In this paper, we surveyed various techniques for jointly extracting entities and relations. We first motivated the need for developing joint extraction techniques as opposed to traditional “pipeline” approaches. We then summarized more than a decade’s work in joint extraction of entities and relations in the form of a table. In that table, we categorized techniques based on the approach they adopt for joint extraction, i.e. whether they employ joint inference or joint modelling or both.
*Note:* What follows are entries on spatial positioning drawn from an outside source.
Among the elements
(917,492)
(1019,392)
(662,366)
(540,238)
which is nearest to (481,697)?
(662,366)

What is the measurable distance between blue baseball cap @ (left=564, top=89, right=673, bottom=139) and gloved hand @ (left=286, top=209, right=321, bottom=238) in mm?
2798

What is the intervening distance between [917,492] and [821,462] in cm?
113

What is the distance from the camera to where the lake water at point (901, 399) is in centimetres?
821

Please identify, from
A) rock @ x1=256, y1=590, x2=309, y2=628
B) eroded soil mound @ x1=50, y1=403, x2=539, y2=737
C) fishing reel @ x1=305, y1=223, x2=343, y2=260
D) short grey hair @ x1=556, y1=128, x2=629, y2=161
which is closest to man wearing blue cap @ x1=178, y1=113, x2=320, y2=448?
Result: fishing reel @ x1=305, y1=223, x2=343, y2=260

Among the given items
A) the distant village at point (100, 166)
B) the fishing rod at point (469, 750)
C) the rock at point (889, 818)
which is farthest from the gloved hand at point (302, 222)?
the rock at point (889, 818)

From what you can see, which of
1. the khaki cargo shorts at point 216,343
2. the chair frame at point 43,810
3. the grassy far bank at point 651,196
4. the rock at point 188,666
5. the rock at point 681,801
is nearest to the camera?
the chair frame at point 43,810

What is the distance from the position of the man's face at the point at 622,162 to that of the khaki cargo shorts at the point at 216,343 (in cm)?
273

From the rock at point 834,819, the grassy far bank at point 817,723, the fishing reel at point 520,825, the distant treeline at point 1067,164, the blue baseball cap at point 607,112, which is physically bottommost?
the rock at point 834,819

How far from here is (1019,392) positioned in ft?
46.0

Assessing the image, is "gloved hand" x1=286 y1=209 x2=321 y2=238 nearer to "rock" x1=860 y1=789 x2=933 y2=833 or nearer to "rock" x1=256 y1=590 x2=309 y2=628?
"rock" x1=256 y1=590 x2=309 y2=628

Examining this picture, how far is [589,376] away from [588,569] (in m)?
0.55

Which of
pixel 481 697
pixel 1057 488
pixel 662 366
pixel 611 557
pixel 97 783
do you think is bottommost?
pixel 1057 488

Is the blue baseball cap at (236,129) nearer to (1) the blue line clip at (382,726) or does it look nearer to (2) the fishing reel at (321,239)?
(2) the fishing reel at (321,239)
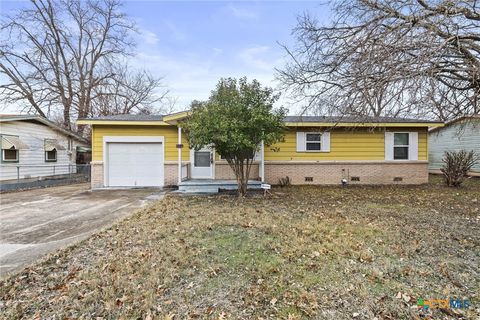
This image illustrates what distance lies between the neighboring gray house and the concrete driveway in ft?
57.7

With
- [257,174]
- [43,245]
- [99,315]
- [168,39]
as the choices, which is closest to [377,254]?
[99,315]

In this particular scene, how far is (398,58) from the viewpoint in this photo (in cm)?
583

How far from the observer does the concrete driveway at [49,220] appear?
161 inches

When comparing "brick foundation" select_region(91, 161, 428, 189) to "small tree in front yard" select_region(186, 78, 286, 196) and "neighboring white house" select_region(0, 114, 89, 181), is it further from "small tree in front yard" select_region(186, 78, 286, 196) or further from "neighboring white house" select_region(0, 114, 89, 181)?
"neighboring white house" select_region(0, 114, 89, 181)

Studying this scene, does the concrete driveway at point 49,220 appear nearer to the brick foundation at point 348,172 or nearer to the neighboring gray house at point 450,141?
the brick foundation at point 348,172

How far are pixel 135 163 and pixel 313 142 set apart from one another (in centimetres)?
833

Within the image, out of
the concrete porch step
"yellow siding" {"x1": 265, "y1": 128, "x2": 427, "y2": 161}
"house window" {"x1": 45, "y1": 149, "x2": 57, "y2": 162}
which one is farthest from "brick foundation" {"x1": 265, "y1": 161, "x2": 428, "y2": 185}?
"house window" {"x1": 45, "y1": 149, "x2": 57, "y2": 162}

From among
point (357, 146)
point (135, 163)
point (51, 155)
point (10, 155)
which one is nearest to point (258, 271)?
point (135, 163)

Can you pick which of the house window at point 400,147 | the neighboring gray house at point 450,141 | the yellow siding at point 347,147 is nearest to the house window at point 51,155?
the yellow siding at point 347,147

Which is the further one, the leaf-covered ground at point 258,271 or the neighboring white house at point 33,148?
the neighboring white house at point 33,148

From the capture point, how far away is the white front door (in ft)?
38.2

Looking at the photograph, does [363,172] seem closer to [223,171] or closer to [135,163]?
[223,171]

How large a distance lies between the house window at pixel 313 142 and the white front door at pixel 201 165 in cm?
460

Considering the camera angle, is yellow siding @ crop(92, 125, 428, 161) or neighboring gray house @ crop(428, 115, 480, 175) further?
neighboring gray house @ crop(428, 115, 480, 175)
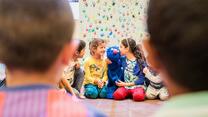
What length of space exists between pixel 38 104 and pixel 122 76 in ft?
11.5

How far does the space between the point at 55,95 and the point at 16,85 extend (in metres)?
0.07

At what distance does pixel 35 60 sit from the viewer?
62 centimetres

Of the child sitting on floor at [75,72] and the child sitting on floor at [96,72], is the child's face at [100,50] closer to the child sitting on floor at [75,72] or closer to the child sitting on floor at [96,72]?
the child sitting on floor at [96,72]

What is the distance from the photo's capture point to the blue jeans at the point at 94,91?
3975mm

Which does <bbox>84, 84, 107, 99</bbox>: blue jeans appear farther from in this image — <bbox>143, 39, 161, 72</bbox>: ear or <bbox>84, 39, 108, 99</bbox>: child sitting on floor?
<bbox>143, 39, 161, 72</bbox>: ear

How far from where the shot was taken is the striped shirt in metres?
0.62

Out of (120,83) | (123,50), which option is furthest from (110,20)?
(120,83)

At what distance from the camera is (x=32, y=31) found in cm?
61

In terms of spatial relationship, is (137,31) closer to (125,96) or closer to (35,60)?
(125,96)

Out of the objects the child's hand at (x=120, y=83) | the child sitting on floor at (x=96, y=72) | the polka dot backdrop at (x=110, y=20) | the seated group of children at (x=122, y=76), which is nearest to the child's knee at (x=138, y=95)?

We further described some of the representative techniques for joint inference and joint modelling. We also described standard datasets and evaluation techniques; and summarized performance of the joint extraction approaches on these datasets. We presented a brief analysis of application of a general domain joint extraction approach on the ADE dataset from Biomedical domain. We believe that this survey would be useful for researchers as well as practitioners in the field of Information Extraction. Also, these joint extraction techniques would motivate new techniques even for other NLP tasks such as Semantic Role Labelling (SRL) where predicates and arguments can be extracted jointly.